The free agent market looks barren at best for starting pitchers next season, especially considering that the Yankees plan on getting under the luxury tax threshold after this season, and the trade market requires prospects that the Yankees and Brian Cashman just don’t seem willing to part with at this time. It’s a bit of a Catch 22. Do you save money by using your farm system at the Major League level only to get under the cap and blow everyone out of the water for the likes of Bryce Harper and Manny Machado or do you trade those prospects for proven, and more expensive, pieces like Jose Quintana and continue to rebuild while also trying to win? Honestly I’m glad I’m not the one making those decisions because I don’t truly know what I would do.

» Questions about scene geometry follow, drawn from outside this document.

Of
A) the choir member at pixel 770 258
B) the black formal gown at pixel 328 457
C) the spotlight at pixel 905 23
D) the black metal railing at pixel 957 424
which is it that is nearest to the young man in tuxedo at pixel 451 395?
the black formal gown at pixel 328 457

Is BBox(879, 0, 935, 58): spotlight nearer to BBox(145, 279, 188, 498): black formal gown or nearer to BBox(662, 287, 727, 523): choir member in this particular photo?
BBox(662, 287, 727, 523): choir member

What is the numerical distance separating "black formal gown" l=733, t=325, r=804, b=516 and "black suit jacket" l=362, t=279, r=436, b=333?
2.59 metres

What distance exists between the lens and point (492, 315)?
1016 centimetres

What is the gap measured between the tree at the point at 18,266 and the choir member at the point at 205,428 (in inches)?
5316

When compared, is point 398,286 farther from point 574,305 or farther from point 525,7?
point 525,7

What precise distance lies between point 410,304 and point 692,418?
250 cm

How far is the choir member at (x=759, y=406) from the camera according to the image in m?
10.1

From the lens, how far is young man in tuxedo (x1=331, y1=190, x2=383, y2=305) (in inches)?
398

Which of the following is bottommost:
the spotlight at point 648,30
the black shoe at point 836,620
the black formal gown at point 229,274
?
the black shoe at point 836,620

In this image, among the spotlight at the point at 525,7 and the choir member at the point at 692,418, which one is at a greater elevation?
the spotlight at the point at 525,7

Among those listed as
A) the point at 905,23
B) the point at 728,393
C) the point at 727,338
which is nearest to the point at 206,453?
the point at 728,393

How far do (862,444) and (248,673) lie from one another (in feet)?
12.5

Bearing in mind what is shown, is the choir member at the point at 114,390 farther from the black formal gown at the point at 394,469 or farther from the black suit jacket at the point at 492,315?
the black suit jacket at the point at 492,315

I have been on board with trading for Quintana all winter long and I won’t back away from that for obvious reasons. He’s been great, he is still young and his contract is extremely cheap for what you would get back from the lefty. The Yankees need to do it now though because he will only get more expensive, prospects wise, as the year goes on. If they are truly worried about Tanaka opting out then they need to pounce on Plan B now, to improve the team and to show Tanaka that they are serious about moving on if he decides to opt-out and hold the opt-out over the teams head for more money.

Ultimately I think I would bring Tanaka back because not every pitcher and player is made for New York but Tanaka has shown that he is. You can’t really put a number on that in my opinion. Sure there are concerns with his elbow but using history as an indicator of the future you could conceivably say that about any and all pitchers that the Yankees throw out there on a day-to-day basis. Some pitchers have never required Tommy John surgery after partial tears of their UCL like Tanaka (Felix Hernandez and Ervin Santana) while some pitched for what seems like forever (Adam Wainwright) before the problem popped up again so who really knows? The human body is an amazing, and yet very unpredictable, thing. It truly is.